During the referendum I was persuaded neither by project fear nor by Brexit’s projected sunny uplands. I thought, and still think, time and compromise will eventually stabilise Britain’s relations with the EU as not so different from today. Whether the stabiliser is joining the European Economic Area (within the letter, if not the spirit, of Brexit) or some other arrangement – who knows? I voted remain because I felt Europe’s future to be so precarious as desperately to need Britain’s more forceful presence. I feel that more strongly after the news that the European parliament leader, Martin Schulz, wants to move the EU swiftly to a “one government” federal constitution.
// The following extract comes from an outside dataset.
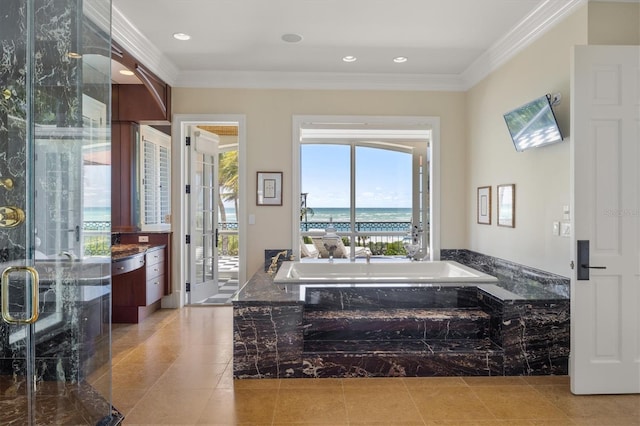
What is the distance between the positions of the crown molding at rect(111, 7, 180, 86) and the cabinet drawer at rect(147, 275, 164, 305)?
212cm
Meanwhile, as the air clears, Cameron’s government suddenly seems old and tired, stuck in a morass of failing policies, special interests and vanity projects. Reforms to health, housing and welfare are defunct. Schools and universities are slithering into blind targetry. Planning is riddled with corruption. No one dares challenge the chancellor on his high-speed trains, nuclear power stations and London runways. For all the talk of a widening gulf between rich and poor, the favour shown to banks and foreign money is astonishing.

The referendum has shone an overdue spotlight on the divide between London and the provinces, between country and town, and between the more and the less educated. While I reject the liberal consensus, that Brexiters are working-class racists too stupid to know a tax from a tariff, the social division revealed by the vote was glaring. It is also ingrained. Boris Johnson rightly derided the London media for behaving as if mourning a “national” disaster. No one reported the celebrations and street parties that greeted Brexit up north. Never were two Englands more apart.

Now we have the backtracking on project fear. Of course there is uncertainty and an initial lack of confidence. It would be amazing if the pound did not “take a knock” this week or if bank shares and house prices did not plummet, poor things. Remain’s ludicrous prophecies of doom cannot have helped, any more than can Whitehall’s failure to prepare for a Brexit outcome. Will there be a Chilcot report into the lack of contingency planning?

It appears that, after all, there is to be no emergency Brexit budget, no tax rise, no enhanced austerity. Indeed, the Treasury, for which the referendum has been an all-time low, promises not higher income tax, but lower corporation tax. The Bank of England will pump more money into the economy, or at least into the banks. There will be lower interest rates and a relaxation in reserve ratios. The speculative fever that has fuelled the London property bubble will end. The capital’s demented skyline is already ruined, but may win some respite. It will stand as an enduring monument to the Cameron-Johnson era: one of ugly, uncontrolled greed.

I cannot see that as bad news. George Osborne’s patchy attempt to rebalance the geography of growth has far to go. But a stark referendum lesson is that those who live by centralising power and wealth in the capital can easily die by it. London is big enough and rich enough to prosper in some new relationship with the EU – witness this week’s merger of the London and Frankfurt stock exchanges. But a bit of post-traumatic stress disorder on London’s part is good. So too would be some indication from the Tory candidates of how they intend seriously to devolve wealth from Kensington to Consett.

All governments, democratic as well as authoritarian, tend in time towards the Augean stables. They need regular cleaning out. But the cleaning is rarely at moments of their choosing, and the effort can be Herculean. Britain suffered in the fuel crisis of 1973, in the austerity of 1979-81, and in the miners’ strike of 1984-85. All were painful, as now will be Brexit. But all were salutary.

Disruption may be a fad of hipster economics. But as Chesterton’s Napoleon of Notting Hill reflected in the heat of battle, there is nothing like being hit over the head “with six feet of pole with six pounds of steel” to cause you to “re-examine philosophies and religions”.

Social democracy and capitalism both need hitting over the head from time to time. It detoxifies them of bureaucracy, monopoly and cronyism. Britain is experiencing such a time. It should do us no end of good.